Aquele boteco havia sido do pai do Sergio Vaz durante muitos anos. A negociação foi fácil para que os poetas tomassem as dependências do local para seus encontros semanais. Zé Batidão acolheu a turma da Cooperifa e o sucesso do Sarau alavancou seu comércio. É interessante observar, no vídeo, o bar antes da reforma. Povo Lindo, Povo Inteligentetermina com o Poesia no Ar. Creio que foi a primeira edição desta iniciativa feita pela Cooperifa. Consiste na soltura de centenas de balões, com poesias presas por um barbante. “Há tantas balas perdidas por aí; a gente resolveu soltar balões com poesia”, explica o poeta Sergio Vaz. Um belo gran finale para um grande filme. Mas a Cooperifa não tem este documentário como seu, nem poderia ser. A obra é da DGT. Talvez Sergio Vaz e seus companheiros façam um vídeo próprio, já que há muito registro de imagens arquivado. Espero que sim, mas o documentário de Gagliarde e Falcão é um trabalho precioso, que merece sempre ser lembrado com honras.
O Pavio pega fogo

O documentário Pavio da Cultura – 5 Anos é um vídeo feito em 2010 pela Ateliê de Imagens com direção de Carlos Magno. Foi realizado pela Associação Literatura no Brasil, com financiamento da Prefeitura de Suzano. Registro de 35 minutos, está dividido em três partes: um clipe com depoimentos e sequência de imagens; um slideshow com fotos da comemoração dos cinco anos do sarau e um compacto com imagens do recital realizado no mesmo evento. Tudo muito simples, sem muitos recursos de captação de imagem e uma edição bastante convencional. Mas o resultado é bem interessante, tanto como registro, como produto para fruição.

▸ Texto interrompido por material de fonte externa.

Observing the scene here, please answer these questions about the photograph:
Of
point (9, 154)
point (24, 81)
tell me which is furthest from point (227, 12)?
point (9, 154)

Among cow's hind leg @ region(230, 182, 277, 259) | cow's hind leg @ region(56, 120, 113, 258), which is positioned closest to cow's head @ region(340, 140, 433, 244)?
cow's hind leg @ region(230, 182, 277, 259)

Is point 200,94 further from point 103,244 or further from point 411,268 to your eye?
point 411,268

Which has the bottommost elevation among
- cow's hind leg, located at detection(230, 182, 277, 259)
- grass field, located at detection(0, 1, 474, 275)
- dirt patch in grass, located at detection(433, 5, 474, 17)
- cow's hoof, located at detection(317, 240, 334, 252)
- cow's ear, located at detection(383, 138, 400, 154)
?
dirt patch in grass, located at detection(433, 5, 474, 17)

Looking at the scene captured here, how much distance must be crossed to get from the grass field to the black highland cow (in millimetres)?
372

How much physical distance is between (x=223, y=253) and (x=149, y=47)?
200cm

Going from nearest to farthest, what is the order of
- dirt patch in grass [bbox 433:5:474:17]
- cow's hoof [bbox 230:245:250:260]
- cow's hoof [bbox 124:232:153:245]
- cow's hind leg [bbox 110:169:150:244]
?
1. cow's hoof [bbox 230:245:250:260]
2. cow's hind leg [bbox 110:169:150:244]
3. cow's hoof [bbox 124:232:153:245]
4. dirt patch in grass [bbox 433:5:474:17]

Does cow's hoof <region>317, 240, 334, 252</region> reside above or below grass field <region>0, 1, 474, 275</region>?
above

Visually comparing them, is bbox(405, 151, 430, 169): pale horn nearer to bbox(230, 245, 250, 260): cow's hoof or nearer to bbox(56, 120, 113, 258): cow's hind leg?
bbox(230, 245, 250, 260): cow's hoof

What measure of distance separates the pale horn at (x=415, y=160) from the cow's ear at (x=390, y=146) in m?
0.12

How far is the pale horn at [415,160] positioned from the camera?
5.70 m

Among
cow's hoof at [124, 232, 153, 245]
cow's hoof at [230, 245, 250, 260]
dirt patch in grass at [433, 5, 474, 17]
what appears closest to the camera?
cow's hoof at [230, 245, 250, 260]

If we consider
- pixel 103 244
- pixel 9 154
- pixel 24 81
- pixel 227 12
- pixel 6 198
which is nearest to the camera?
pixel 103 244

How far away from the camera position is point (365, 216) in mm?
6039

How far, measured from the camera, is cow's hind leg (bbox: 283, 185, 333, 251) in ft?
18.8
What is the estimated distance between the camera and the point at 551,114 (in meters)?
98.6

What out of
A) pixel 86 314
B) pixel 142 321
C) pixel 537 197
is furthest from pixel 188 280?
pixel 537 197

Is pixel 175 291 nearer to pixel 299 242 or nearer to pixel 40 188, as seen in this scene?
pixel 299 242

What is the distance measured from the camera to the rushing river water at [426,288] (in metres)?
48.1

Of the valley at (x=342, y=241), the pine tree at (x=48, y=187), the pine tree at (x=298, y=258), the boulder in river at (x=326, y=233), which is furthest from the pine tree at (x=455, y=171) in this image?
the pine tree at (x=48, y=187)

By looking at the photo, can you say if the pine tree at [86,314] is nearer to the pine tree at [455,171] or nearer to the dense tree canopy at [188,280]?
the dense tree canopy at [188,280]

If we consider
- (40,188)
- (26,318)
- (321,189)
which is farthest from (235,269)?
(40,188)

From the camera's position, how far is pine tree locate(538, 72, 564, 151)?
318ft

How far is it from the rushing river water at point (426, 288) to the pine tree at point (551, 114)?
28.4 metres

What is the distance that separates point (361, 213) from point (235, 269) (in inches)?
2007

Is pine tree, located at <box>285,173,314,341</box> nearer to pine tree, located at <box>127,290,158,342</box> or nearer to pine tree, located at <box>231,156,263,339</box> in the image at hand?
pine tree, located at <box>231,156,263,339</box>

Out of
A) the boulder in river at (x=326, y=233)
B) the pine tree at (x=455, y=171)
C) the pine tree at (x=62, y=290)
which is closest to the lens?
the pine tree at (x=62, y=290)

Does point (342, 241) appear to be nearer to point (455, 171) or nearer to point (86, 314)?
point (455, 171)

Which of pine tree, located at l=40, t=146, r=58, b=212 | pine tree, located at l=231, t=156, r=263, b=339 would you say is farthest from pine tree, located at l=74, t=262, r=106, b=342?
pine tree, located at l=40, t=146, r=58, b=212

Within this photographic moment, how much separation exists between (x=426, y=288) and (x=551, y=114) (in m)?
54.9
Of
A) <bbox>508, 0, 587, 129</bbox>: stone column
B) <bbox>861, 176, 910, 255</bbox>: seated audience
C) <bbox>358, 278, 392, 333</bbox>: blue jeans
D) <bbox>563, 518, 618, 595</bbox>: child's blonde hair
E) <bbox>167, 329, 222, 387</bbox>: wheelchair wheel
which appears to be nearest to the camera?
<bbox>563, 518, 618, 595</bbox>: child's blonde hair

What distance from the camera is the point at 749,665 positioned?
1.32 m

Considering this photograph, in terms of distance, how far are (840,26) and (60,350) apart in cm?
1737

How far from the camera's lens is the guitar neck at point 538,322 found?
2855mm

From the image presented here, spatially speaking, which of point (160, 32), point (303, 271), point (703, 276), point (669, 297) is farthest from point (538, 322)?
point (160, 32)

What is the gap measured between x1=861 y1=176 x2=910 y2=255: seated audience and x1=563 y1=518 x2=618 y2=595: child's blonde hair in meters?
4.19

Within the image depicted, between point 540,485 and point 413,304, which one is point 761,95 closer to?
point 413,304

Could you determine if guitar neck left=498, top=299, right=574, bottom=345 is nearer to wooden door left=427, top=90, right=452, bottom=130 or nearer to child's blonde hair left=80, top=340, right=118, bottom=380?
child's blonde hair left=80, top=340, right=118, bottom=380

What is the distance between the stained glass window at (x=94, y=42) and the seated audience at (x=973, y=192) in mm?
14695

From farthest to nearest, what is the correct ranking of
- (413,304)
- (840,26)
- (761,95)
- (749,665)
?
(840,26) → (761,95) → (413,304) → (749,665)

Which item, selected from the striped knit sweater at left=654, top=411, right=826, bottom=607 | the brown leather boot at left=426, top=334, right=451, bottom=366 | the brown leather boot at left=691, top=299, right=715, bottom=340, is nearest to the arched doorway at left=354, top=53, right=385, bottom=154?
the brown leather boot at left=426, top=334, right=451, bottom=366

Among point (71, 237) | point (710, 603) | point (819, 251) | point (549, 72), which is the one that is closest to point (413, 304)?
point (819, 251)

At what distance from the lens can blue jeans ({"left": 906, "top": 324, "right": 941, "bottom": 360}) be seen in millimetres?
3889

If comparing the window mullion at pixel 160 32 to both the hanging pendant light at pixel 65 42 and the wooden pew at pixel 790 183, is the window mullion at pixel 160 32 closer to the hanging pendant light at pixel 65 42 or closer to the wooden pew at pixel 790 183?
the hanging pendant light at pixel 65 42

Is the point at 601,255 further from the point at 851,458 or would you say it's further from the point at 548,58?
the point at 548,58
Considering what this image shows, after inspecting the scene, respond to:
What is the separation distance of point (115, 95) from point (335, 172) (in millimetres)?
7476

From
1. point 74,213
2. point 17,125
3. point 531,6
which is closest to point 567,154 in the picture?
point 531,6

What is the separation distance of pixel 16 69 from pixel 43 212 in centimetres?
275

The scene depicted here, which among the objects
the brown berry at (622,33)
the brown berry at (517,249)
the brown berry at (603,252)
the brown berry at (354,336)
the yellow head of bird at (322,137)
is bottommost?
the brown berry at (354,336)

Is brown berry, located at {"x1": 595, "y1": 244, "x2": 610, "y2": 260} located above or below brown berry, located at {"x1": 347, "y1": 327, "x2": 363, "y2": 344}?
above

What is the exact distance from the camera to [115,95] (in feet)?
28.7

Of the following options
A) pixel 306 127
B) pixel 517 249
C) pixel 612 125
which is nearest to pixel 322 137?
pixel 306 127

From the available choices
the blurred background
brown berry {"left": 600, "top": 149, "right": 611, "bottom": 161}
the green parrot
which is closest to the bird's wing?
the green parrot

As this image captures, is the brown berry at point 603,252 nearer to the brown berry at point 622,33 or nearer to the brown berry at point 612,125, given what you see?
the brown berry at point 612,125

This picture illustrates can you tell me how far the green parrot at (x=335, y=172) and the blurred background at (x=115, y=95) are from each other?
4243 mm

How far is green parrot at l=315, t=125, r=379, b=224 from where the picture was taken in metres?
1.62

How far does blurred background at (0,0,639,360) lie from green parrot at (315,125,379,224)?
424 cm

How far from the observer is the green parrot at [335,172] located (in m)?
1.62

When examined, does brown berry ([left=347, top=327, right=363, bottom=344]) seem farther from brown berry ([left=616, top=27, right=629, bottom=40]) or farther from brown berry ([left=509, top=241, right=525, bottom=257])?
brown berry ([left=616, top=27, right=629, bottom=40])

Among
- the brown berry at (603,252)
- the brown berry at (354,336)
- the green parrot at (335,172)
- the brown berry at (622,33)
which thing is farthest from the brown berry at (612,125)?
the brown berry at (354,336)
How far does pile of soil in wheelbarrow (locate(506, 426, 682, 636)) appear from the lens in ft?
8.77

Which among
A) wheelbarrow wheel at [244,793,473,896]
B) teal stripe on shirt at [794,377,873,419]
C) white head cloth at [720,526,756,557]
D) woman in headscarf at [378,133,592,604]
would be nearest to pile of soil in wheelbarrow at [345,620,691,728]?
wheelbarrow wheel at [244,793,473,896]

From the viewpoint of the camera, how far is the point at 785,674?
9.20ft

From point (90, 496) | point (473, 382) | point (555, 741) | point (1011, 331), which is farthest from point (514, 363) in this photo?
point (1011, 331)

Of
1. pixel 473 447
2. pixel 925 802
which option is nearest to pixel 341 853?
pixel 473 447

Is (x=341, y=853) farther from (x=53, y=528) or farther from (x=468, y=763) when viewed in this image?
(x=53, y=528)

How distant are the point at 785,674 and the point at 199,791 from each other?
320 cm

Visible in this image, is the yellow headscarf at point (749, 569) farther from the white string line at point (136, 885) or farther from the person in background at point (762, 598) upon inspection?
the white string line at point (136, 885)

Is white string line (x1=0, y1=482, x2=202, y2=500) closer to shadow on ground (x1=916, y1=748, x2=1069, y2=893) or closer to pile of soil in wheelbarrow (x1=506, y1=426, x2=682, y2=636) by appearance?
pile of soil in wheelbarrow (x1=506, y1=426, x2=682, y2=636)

Diferente do vídeo sobre a Cooperifa, que tem uma marca autoral e imagens captadas em HD, o Pavio da Cultura parece ter como única preocupação o registro. O sarau que ali se desenrola acontece como qualquer outra edição do recital, com a diferença de contar com vários convidados e atrações artísticas para além da poesia. Não há um cenário especial, luzes, nem ordenamento do público. Este espalha-se por vários cantos do Centro Cultural de Suzano, onde o evento acontece, numa noite de sábado. Nada disso, porém, tira a grandeza da obra. Ao contrário, a aparente negligência cênica confere ao documentário até um certo charme de vídeo caseiro.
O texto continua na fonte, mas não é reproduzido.